Donald Trump has an opportunity for greatness. Will he rise to it, or fall over his worst ideas and become just one more failed American President?
The chance for greatness is not something offered every leader.
The opportunity requires both a set of extremely adverse circumstances and an exceptional person in power who overcomes them.
All too briefly, Obama seemed to have the chance in 2008, but he very quickly proved himself incapable of rising to the challenge.
So, Obama goes down in history, despite his remarkable achievement of becoming the first black President, as an extremely mediocre leader who was bent by the very forces he should have controlled. He almost melted away before our eyes, proving definitively that there is a great difference between the talents required for political campaigning and those required for success in office.
Trump now has an opportunity for greatness, more so than any politician I can recall. He is faced with huge problems, many of them the work of the failed Obama, and they are more than just any set of problems, for they involve the deaths and misery of millions and the risks of an international nuclear holocaust.
It is already clear that Trump has the strengths required—immensely energetic and hard-working, absolutely not intimidated by a powerful and pervasive establishment, and a surprisingly resourceful mind.
But there are clouds on the horizon. Trump is one of those people whose mind seems to crackle with ideas and notions, and, just as is the case with others of this type, including many famous scientists and creative talents, a fair number of the ideas and notions are not worth pursuing and some are complete rubbish. I put into this category notions like a national Muslim registry or the round-up and deportation of millions of Mexican illegals or crippling the United Nations.
I would certainly add Trump’s words around the utterly repulsive subject of torture, but here we find an example of Trump being really clever, showing the kind of skill a statesman must possess. With his words on torture, Trump got to tell the belly-over-belt segment of his followers that he will do literally anything for dear old America, but he then played the game of deferring to the wisdom of one of his most intelligent appointments, General James Mattis, who opposes torture. Who can argue with a “Marine’s Marine” on such topics? The Iron Chancellor himself would be proud of the whole performance.

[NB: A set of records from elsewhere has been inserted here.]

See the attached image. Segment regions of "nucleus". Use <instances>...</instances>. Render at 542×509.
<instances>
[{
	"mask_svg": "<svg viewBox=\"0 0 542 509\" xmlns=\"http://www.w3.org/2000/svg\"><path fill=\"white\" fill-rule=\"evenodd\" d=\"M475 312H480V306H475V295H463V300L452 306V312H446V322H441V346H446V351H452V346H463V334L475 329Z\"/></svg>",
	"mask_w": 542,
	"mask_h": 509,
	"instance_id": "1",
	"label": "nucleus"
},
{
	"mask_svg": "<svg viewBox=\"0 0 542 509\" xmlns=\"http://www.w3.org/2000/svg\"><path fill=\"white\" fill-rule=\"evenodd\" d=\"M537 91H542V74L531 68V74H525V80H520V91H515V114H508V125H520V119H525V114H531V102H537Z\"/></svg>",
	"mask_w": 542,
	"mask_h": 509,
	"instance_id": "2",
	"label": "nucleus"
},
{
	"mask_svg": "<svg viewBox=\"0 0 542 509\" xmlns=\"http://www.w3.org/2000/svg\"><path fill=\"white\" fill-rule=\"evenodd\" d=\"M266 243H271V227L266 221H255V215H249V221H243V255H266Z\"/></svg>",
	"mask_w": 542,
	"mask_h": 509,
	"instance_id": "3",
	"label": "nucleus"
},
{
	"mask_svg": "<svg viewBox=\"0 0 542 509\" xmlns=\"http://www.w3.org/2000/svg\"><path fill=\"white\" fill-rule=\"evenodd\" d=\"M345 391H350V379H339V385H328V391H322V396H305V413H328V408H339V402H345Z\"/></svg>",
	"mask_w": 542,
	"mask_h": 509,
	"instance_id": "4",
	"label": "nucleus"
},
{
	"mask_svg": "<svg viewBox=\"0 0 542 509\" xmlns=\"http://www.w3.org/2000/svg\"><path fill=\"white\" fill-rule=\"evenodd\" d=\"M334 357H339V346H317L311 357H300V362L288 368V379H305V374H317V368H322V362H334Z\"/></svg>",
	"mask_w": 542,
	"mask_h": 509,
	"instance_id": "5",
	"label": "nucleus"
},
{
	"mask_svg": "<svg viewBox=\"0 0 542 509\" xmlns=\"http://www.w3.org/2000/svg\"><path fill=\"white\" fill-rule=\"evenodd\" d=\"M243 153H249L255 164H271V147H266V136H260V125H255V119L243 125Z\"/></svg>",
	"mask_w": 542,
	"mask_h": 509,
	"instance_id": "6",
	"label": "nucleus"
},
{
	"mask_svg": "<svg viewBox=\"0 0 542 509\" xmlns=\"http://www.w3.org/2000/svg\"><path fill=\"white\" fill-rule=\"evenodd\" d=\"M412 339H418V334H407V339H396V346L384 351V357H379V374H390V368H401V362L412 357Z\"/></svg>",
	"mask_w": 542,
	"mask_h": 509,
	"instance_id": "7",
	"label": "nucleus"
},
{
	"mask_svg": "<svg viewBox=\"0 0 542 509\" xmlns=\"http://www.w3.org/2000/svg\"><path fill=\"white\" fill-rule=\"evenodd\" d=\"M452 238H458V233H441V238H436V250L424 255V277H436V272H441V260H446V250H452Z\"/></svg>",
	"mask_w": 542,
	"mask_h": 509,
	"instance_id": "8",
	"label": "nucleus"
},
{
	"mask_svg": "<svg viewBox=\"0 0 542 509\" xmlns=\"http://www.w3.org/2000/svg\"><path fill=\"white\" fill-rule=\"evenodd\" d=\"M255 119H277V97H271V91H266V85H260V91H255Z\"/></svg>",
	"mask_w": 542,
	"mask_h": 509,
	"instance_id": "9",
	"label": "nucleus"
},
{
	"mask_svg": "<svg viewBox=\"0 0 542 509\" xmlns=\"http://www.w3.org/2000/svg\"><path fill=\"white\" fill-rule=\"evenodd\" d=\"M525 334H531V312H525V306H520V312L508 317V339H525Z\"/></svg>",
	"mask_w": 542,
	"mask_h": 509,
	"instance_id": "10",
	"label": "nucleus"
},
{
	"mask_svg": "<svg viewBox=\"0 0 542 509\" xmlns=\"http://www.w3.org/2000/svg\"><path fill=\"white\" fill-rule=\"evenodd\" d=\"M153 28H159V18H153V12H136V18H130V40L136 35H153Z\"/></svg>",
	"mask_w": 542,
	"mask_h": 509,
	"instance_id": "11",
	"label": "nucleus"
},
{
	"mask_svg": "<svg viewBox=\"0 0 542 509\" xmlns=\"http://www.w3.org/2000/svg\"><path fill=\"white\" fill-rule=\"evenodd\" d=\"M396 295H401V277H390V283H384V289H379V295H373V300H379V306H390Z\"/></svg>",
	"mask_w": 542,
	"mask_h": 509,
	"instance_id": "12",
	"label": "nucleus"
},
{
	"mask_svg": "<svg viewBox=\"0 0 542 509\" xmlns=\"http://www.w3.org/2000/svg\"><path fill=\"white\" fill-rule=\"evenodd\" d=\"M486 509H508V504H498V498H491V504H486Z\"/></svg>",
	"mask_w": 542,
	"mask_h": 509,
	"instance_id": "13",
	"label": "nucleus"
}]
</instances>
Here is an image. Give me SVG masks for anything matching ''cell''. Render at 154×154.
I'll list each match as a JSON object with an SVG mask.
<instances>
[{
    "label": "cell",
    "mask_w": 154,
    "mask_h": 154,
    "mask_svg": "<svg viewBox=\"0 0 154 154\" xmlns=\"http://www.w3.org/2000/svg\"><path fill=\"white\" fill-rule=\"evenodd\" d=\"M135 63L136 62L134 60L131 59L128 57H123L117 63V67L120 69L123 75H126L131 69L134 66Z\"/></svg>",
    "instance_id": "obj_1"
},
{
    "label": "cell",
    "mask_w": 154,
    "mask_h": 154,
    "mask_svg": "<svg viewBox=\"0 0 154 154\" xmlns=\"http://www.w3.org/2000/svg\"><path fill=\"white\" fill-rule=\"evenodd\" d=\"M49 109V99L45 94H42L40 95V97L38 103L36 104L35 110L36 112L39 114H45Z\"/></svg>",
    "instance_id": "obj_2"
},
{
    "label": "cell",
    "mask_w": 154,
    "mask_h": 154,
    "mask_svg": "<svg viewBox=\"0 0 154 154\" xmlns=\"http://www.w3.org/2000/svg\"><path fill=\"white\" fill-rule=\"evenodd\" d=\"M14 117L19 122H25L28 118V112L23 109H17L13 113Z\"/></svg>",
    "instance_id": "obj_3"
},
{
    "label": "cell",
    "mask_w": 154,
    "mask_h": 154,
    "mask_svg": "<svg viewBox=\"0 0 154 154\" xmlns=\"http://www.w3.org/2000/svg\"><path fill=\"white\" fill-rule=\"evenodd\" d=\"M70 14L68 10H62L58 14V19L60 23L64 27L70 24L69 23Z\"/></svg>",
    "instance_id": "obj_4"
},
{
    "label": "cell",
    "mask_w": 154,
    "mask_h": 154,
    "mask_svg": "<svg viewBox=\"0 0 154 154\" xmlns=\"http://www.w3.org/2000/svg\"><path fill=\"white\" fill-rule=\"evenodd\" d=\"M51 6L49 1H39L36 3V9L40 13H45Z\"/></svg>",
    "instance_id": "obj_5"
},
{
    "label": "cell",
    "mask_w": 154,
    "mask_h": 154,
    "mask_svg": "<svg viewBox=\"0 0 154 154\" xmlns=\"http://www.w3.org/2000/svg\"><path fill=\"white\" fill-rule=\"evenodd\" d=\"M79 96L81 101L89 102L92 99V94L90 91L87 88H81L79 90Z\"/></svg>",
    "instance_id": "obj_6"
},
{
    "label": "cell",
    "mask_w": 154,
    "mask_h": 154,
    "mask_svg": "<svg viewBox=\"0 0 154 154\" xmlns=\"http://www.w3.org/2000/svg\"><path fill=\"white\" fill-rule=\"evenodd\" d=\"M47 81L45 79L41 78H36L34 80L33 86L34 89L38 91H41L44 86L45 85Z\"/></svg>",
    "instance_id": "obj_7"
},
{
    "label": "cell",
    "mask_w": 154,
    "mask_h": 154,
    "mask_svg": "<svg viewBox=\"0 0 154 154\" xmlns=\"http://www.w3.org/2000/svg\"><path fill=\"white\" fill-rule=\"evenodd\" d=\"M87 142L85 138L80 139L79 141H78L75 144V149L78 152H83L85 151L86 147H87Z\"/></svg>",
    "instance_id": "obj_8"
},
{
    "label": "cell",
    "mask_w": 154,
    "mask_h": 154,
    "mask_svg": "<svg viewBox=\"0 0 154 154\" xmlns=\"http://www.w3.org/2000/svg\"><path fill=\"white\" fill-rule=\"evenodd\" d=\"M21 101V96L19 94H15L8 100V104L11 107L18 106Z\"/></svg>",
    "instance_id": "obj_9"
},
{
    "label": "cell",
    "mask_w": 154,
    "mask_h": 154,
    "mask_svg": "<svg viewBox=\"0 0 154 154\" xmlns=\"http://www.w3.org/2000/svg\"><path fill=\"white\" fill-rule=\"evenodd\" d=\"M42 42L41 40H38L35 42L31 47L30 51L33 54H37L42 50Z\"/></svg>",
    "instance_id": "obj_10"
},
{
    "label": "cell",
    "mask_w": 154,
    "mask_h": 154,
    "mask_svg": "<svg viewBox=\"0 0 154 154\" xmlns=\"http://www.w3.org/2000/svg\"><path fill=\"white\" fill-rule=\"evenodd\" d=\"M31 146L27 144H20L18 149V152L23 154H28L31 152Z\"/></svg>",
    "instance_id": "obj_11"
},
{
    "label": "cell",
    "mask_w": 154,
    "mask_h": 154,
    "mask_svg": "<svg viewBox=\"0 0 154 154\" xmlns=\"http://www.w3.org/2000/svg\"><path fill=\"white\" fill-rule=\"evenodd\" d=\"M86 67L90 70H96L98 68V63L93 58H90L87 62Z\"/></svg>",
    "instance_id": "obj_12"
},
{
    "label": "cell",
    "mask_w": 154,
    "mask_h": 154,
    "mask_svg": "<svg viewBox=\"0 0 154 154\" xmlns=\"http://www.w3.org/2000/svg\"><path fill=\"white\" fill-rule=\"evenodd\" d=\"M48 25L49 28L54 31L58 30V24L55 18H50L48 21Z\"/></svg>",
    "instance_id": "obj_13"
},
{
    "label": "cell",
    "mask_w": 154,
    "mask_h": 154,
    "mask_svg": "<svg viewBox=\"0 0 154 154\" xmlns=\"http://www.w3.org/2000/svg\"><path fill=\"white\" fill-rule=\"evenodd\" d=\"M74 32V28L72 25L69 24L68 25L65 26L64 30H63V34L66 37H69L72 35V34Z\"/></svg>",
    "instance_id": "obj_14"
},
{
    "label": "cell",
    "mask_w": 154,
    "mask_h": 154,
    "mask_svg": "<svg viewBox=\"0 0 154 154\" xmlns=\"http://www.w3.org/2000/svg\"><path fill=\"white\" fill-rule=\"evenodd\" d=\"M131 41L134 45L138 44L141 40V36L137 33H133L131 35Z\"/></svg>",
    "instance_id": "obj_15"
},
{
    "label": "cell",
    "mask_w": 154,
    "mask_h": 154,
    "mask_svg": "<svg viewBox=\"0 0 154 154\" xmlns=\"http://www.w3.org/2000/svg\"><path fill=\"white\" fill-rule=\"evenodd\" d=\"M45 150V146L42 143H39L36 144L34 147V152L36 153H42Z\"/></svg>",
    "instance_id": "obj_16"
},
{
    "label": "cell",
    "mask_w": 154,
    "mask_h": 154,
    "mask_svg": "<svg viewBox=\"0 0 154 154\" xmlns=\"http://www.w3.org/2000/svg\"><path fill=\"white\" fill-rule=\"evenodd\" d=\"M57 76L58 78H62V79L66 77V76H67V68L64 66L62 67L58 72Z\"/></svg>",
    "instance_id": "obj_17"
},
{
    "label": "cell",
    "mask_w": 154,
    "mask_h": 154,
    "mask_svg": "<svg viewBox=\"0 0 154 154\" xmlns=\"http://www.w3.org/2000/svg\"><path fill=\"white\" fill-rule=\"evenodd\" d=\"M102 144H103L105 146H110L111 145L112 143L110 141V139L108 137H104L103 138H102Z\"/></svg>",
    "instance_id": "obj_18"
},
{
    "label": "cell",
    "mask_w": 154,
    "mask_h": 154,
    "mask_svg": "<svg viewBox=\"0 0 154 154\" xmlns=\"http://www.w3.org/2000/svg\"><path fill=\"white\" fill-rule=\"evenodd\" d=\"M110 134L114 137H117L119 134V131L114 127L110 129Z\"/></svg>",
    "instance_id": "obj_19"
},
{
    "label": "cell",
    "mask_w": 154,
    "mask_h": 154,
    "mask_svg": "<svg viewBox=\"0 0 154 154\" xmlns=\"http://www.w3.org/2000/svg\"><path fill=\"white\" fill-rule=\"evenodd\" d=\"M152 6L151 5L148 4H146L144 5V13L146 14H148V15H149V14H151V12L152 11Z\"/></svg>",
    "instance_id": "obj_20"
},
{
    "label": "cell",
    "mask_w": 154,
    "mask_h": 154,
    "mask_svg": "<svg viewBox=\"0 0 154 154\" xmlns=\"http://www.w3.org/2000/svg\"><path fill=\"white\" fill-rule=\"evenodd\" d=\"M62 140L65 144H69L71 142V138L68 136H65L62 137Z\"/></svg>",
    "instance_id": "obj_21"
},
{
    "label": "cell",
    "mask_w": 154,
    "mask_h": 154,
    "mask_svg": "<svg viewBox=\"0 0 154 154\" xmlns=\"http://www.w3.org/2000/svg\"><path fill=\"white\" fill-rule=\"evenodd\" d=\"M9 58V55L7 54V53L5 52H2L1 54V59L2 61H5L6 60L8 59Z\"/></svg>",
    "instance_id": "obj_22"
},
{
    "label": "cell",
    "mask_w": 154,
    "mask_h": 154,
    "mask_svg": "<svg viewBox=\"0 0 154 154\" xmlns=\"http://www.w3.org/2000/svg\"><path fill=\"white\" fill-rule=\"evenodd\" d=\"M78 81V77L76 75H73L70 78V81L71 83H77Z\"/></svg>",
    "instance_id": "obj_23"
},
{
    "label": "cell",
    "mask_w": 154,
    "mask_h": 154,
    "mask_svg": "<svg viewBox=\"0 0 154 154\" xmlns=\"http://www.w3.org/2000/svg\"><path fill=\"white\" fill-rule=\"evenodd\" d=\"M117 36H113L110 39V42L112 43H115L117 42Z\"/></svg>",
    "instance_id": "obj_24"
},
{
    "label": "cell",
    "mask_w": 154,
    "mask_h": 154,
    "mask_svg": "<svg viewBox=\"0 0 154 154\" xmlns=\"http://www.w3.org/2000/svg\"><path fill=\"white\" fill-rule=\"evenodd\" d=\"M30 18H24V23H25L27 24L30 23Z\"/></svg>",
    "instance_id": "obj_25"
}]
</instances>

Trump’s wall with Mexico for me is neither here nor there. Lots of countries build walls, and while I am opposed to them in general, I recognize the arguments for them, and of course every country has the right to protect its borders.
But you cannot round up and deport millions, even if they are illegals, without great adverse consequences. It is a non-starter as an idea. What we have is a situation created by the ineffectiveness of past governments over many years. That is a reality you must accept unless you want to create, to put it mildly, one of the worst public relations fiascos of the century. Remember, we live in the age of cell phone videos and the Internet, an entirely different situation than what prevailed the last time America did the very thing Trump is proposing, roughly ninety years ago.
Not many Americans likely realize that there was a precedent. Starting in 1929 and for some years after, huge numbers of Mexicans—estimated to have been between half a million and two million—living in America were deported summarily. It is not a precedent to copy, smelling as it does of activities we associate with the fascist governments of that same dark period. It is something that cannot even be done without many extremely unhappy scenes.
Trump should build his wall and keep strict compliance with law afterwards, but mass deportations will not go down well anywhere and will only create big and ugly barriers in many of America’s relationships, and not just those with Mexico.
Trump needs a filtering mechanism for his bubbling, teeming thoughts because his better ideas and notions are the ones that promise to mark him for greatness. I include here the end of America’s interfering and overthrowing foreign governments, the end of the terrible Bush-Obama Neocon Wars that have killed a couple of million and created millions of desperate refugees, and his bold efforts to bring jobs to millions of Americans living in what can only be called squalor. Those are the goals of a great leader.
And if he can succeed, I believe it is possible for Trump to build a new coalition for his party. This kind of thing has happened before, and if he could succeed at it, it would be yet another great achievement. The Republican Party, before Trump hi-jacked it and gave new purpose, was moribund, lacking any clear purpose beyond trying to achieve power and divvy up the spoils of periodic victory.
The interesting thing is that the Democratic Party Trump defeated has been in a somewhat similar state. Perhaps that fact is part of why it morphed into the War Party. That party’s de facto leadership since the 1990s has been the Clintons with their bounteous, mafia-like money connections. But the Clintons were not only defeated by Trump (literally, both of them), but their defeat was accompanied by shocking revelations about them and their party’s inner workings which I do not believe can be easily lived down, and there remains a substantial probability that one or both of them is going to be prosecuted, either for the frauds of the Clinton Foundation or for the flagrantly illegal behavior of Hillary as Secretary of State.
Those facts make Trump’s opportunity even greater. He can rise to it, or he can fall over his worst ideas and become just one more failed American President.